AIM OF THE EXERCISE. Comb through the entries for "site" and pull out each line that holds it.

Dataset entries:
_ _ _

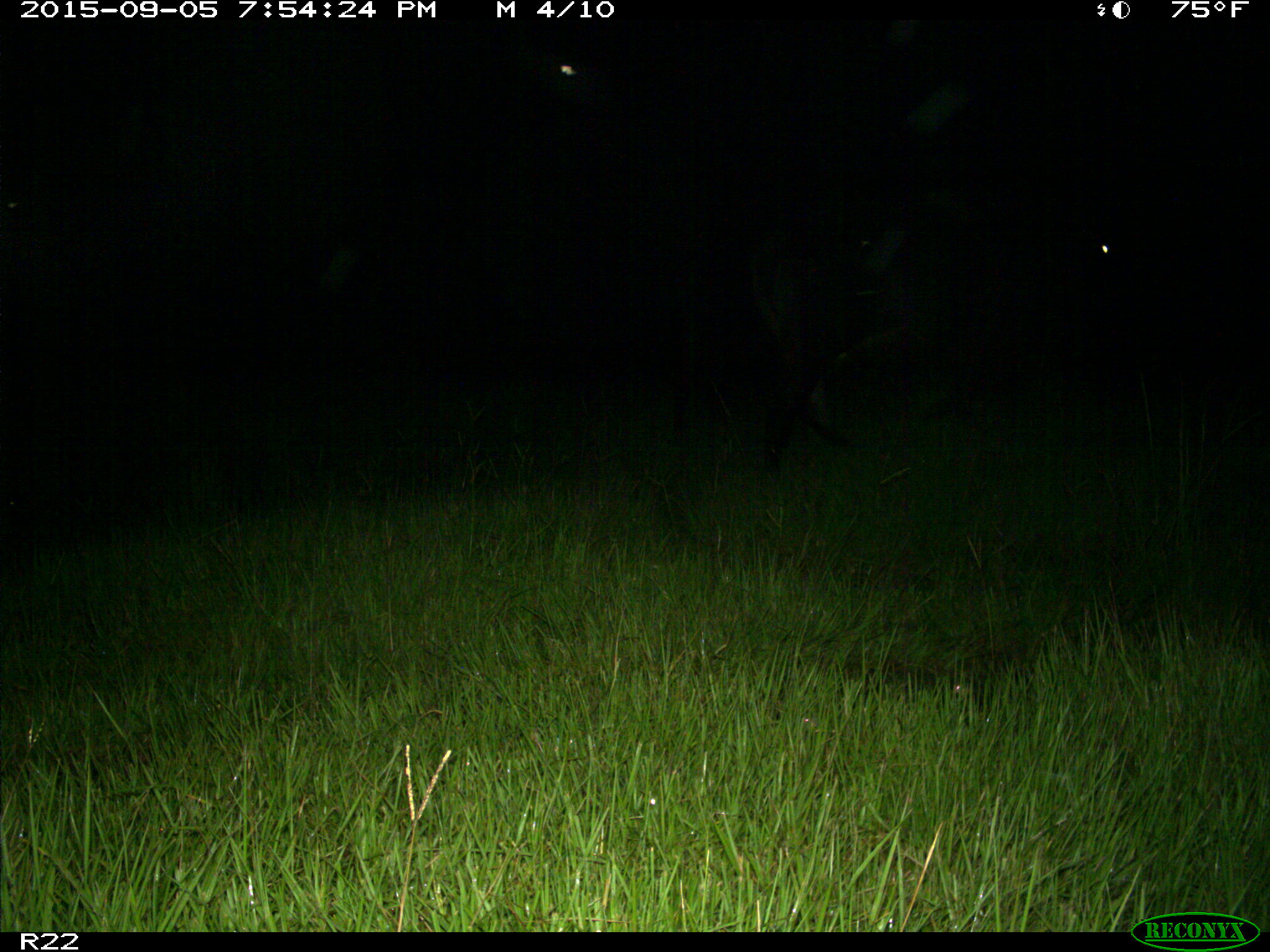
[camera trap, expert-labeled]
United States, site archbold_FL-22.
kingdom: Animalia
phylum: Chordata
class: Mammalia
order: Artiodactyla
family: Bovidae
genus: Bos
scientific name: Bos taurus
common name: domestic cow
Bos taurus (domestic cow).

_ _ _

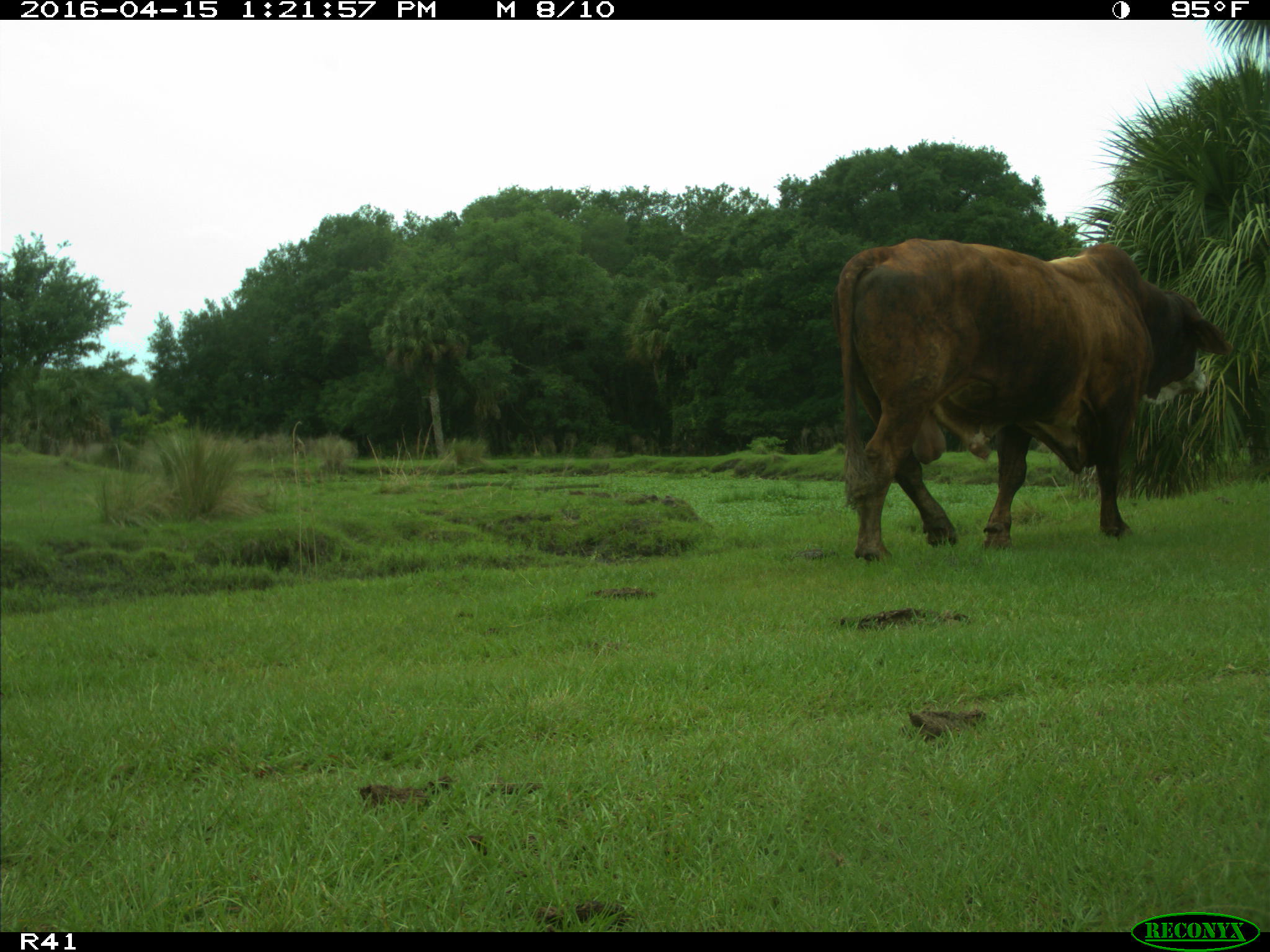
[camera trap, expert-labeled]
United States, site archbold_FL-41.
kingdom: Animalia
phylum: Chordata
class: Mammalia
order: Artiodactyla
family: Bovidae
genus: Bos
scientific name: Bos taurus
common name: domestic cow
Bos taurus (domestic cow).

_ _ _

OUTPUT OF THE EXERCISE.
United States, site archbold_FL-22.
United States, site archbold_FL-41.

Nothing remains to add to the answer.